1: Discover a sustainable Mediterranean diet meal plan for women over 50KG! Enjoy balanced nutrition with this 7-day program that offers 1200 calories per day. Start your journey towards a healthier lifestyle today!

2: Day 1: Kickstart your Mediterranean diet! Savor a breakfast of Greek yogurt topped with berries. Lunch shines with a fresh Mediterranean salad. End the day with grilled salmon, roasted veggies, and a delicious fruit salad. Fuel your body with 1200 nourishing calories!

3: Day 2: Energize your morning with a colorful veggie omelet. For lunch, delight in a whole-grain couscous salad. Dinner brings flavor with baked chicken breast alongside quinoa and steamed greens. All within your daily intake of 1200 calories!

4: Day 3: Enjoy a delightful day on your Mediterranean diet journey. Breakfast offers a tantalizing avocado toast. A satisfying lunch incorporates chickpeas into a vibrant salad. Dinner features lean turkey meatballs, whole-wheat pasta, and a side of roasted vegetables – all fitting into your 1200-calorie limit!

5: Day 4: Boost your energy levels with a nutrient-packed breakfast smoothie. Lunch showcases a Mediterranean-inspired wrap filled with grilled veggies. For dinner, indulge in baked cod, brown rice, and steamed asparagus – keeping you on track with 1200 calories!
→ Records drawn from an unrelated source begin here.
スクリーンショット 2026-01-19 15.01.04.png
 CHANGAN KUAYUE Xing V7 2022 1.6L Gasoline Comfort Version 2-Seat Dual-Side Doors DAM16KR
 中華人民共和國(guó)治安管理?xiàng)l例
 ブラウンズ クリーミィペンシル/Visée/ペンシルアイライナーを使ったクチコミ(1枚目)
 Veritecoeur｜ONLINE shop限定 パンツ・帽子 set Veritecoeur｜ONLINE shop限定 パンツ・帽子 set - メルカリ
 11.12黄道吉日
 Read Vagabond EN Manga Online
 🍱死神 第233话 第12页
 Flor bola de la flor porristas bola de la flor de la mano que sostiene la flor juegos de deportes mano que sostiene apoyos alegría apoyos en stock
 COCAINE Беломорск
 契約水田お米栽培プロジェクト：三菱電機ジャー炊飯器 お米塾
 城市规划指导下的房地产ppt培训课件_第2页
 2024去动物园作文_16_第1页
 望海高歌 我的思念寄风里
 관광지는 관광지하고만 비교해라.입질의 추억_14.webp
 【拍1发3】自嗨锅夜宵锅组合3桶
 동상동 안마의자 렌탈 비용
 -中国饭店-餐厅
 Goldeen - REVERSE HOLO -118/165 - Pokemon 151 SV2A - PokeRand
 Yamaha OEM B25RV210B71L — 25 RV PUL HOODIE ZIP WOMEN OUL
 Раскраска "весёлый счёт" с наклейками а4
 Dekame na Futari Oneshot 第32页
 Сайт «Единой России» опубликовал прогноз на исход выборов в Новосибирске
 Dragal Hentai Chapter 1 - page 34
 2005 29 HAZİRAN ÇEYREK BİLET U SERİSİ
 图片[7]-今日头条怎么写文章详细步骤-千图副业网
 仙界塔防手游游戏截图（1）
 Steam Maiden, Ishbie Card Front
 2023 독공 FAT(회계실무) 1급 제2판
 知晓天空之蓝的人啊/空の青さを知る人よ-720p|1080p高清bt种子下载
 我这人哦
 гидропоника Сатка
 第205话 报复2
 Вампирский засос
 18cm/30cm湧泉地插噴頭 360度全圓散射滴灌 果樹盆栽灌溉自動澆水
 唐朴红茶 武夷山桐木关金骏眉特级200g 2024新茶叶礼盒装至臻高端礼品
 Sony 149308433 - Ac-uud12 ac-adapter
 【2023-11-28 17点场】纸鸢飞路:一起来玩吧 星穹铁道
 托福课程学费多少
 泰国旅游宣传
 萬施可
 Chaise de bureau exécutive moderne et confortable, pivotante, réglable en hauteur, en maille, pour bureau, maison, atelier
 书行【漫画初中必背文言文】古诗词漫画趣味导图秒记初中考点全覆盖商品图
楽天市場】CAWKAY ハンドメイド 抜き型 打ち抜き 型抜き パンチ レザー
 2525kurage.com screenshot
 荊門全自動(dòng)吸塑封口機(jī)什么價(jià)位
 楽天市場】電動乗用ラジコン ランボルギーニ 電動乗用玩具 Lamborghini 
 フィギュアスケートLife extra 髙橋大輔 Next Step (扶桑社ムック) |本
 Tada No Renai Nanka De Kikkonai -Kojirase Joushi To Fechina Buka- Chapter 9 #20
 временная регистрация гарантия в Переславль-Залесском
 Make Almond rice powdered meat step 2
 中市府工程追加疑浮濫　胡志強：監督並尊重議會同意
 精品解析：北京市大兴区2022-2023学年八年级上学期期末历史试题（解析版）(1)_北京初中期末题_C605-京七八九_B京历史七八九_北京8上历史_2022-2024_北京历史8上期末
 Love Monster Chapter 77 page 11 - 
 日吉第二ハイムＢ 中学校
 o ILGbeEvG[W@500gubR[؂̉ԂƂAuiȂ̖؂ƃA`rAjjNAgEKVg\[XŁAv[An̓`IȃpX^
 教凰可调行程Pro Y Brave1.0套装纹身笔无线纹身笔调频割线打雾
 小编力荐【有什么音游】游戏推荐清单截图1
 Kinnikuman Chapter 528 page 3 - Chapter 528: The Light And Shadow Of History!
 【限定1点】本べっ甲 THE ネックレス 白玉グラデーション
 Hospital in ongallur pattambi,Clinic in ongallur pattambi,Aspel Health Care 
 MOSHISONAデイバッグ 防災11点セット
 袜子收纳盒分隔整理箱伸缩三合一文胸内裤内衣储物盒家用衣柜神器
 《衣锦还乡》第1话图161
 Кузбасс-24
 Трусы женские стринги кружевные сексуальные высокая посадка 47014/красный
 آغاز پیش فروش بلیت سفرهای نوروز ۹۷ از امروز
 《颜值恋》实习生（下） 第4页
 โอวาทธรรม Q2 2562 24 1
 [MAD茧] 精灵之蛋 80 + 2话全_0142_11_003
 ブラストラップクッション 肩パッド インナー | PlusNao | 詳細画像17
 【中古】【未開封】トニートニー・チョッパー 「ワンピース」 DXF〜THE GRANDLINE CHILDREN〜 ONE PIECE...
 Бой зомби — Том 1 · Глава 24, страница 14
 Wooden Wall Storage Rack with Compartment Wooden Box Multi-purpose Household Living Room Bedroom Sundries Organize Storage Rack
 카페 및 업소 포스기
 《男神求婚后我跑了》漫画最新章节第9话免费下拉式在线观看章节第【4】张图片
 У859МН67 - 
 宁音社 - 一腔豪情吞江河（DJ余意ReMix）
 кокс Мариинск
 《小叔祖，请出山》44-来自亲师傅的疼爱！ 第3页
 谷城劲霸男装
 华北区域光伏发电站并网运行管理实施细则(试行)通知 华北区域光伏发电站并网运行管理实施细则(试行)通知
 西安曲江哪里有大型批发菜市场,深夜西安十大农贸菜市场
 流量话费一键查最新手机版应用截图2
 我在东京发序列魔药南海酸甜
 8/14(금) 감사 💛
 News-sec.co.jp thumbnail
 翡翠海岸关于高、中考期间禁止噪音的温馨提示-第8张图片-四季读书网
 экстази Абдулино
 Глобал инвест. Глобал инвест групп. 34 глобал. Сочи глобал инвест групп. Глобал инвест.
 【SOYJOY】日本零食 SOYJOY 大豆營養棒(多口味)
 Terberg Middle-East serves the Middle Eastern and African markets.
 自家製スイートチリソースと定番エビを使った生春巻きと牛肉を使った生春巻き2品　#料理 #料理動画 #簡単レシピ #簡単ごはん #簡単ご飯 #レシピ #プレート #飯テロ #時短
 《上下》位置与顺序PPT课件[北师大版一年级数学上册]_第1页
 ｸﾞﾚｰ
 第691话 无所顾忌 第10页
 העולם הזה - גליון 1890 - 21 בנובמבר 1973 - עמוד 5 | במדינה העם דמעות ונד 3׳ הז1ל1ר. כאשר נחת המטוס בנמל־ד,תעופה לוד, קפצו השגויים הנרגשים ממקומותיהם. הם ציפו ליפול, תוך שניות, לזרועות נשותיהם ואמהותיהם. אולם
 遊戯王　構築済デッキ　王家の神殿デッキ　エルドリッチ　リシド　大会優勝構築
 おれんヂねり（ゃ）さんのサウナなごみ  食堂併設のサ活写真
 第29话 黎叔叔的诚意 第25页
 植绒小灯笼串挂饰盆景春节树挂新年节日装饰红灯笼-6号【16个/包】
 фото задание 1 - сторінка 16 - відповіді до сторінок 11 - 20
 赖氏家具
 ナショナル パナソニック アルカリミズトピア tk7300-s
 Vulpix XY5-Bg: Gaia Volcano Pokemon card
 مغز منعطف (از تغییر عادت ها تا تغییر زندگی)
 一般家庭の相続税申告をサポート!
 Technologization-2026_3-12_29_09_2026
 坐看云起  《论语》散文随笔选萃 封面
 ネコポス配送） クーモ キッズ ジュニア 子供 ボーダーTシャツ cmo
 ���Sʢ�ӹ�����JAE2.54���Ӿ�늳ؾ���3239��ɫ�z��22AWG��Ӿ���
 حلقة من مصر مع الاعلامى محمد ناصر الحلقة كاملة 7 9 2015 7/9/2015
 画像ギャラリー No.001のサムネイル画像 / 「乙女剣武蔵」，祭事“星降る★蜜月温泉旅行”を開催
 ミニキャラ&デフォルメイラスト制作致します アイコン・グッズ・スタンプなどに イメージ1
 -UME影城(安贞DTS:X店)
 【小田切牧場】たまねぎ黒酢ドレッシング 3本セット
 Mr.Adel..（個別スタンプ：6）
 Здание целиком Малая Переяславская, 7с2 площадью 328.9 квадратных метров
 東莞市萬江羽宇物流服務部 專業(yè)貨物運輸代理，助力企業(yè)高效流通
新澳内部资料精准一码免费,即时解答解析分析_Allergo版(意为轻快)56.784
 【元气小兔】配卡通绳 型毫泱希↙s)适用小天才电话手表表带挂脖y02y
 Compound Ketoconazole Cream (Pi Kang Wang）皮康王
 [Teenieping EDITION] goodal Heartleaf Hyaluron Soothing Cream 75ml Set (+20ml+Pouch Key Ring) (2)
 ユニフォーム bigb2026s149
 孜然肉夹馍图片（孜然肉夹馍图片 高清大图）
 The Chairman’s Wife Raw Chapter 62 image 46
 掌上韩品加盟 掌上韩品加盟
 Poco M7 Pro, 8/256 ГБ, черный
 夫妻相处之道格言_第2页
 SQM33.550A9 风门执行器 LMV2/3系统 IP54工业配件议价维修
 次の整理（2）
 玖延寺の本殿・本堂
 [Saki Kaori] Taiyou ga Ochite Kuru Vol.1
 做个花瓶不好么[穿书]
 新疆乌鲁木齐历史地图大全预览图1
6: Day 5: Start your morning with a warm bowl of oatmeal topped with fruits and nuts. At lunchtime, enjoy a delightful Caprese salad combining fresh tomatoes, mozzarella, and basil. For dinner, indulge in herbed grilled chicken, quinoa, and a side of sautéed mushrooms. All while staying within your 1200-calorie range!

7: Day 6: Revitalize your taste buds with a breakfast of whole-grain toast with nut butter. Lunch takes you on a flavorful journey with a Greek salad incorporating feta cheese. Dinner offers a delicious combination of grilled shrimp, brown rice, and a mixed green salad. Embrace the Mediterranean lifestyle with 1200 calories!

8: Day 7: Wrap up the week with a hearty breakfast of vegetable frittata. Lunchtime brings a Mediterranean-inspired pizza topped with fresh veggies. For dinner, savor roasted chicken breast with sweet potatoes and steamed broccoli. Stay satisfied with this 1200-calorie Mediterranean diet meal plan!

9: Congratulations! You have completed your 7-day Mediterranean diet journey. This 1200-calorie meal plan for women over 50KG offers a variety of nutritious and flavorful options, promoting overall health and weight management. Embrace the Mediterranean lifestyle and enjoy the benefits it brings!